- _Task set_
**A)** In the piece on regression modeling below, list every type of regression model it names.
**B)** Pick up the regression modeling article below right after its last sentence and keep writing.

- _Text_
::::

Regression modeling in Ads Data Hub

Linear and logistic regression are machine learning models that enable you to generate meaningful predictions from advertising data.

  • Linear regression creates a function to fit a line to data such that the distance between the data points and line is minimized. This model can then be used to predict a numerical value based on inputs, such as predicting a user’s lifetime value based on purchases, prior interactions, etc.
  • Logistic regression is used for predictive classification problems. The model can be one of 2 types depending on how many variables you provide:
    • Binary logistic regression answers "yes/no" questions, such as how likely it is that a conversion event will occur.
    • Multiclass logistic regression is used to predict multiple possible values, such as determining whether a customer is "low-value", "medium-value", or "high-value".

Linear and logistic regression both learn from training data (in this case, your advertising data), giving you a predictive model to make advertising decisions. Generally, providing more data and ensuring that the data you provide is of high quality will improve the accuracy of your model. Both models perform better when given tightly clustered training data.

::::

- _Recorded information_
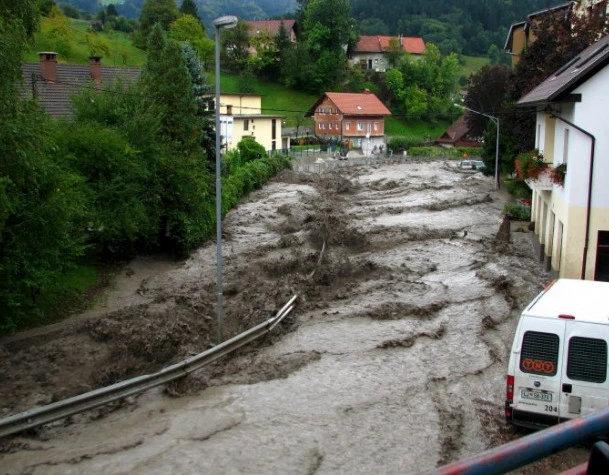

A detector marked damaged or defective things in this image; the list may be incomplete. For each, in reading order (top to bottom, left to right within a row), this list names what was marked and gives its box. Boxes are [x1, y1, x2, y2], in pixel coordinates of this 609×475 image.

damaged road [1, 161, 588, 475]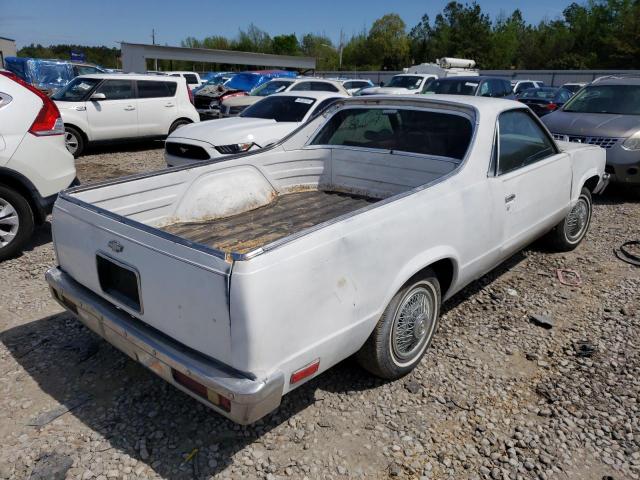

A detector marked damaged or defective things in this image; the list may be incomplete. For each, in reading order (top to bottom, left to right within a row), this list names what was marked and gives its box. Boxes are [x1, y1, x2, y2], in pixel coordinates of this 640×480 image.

::::

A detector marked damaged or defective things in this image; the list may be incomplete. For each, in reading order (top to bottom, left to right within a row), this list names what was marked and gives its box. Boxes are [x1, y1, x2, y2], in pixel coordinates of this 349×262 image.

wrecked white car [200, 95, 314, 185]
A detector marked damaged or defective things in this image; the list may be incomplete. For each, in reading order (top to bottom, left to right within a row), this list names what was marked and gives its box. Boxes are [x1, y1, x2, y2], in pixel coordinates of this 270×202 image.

::::

- _Task answers_
**A)** Linear regression, logistic regression, binary logistic regression, multiclass logistic regression

**B)**
Differential privacy

Linear and logistic regression both use differential privacy, which is a different system of privacy checks than is used by other operations in Ads Data Hub. Differential privacy ensures end user privacy by injecting noise into your results during the training process. This level of noise remains low enough that the end results are still useful, but high enough that end users can’t be identified. Additionally the level of noise is non-deterministic, such that results have an inconsistent level of noise, further ensuring end-user privacy.

Query limiting

You are limited to 100 linear and logistic regression modeling queries per “data day”, when using the default EPSILON_PER_MODEL. Data day refers to events generated on a given day. These events correspond to the start and end dates you provide when running your query, and the start and end dates used when creating any tables your query uses—such as temp tables used for training. This means that data from 1 day can be used in no more than 100 models. If you choose to specify a value of EPSILON_PER_MODEL greater than the default, you will be able to create fewer models, but they will have higher quality. And if you choose smaller values of EPSILON_PER_MODEL, you can train more models, but they will have lower quality.

How it works

The workflow follows these essential steps:

  1. Prepare training data.
  2. Create a model.
  3. Gather insights from the model.

Prepare training data

As mentioned above, using larger, high-quality datasets will generally lead to better outcomes. Additionally, since the input data is scaled using min-max scaling, sparsely clustered data or data with significant outliers can adversely affect the model by moving the mean.

By default, Ads Data Hub randomly selects 18% of your training data to use for validation. The percent of data used for validation can be controlled by the data_split_eval_fraction option.

Create a model

Specify parameters and input data for training your model.

Best Practices

One of the most important factors in the quality of a model is the size of the training set. However, the size/quality tradeoff will be different depending on the problem and the factors listed below. Please let us know your experience.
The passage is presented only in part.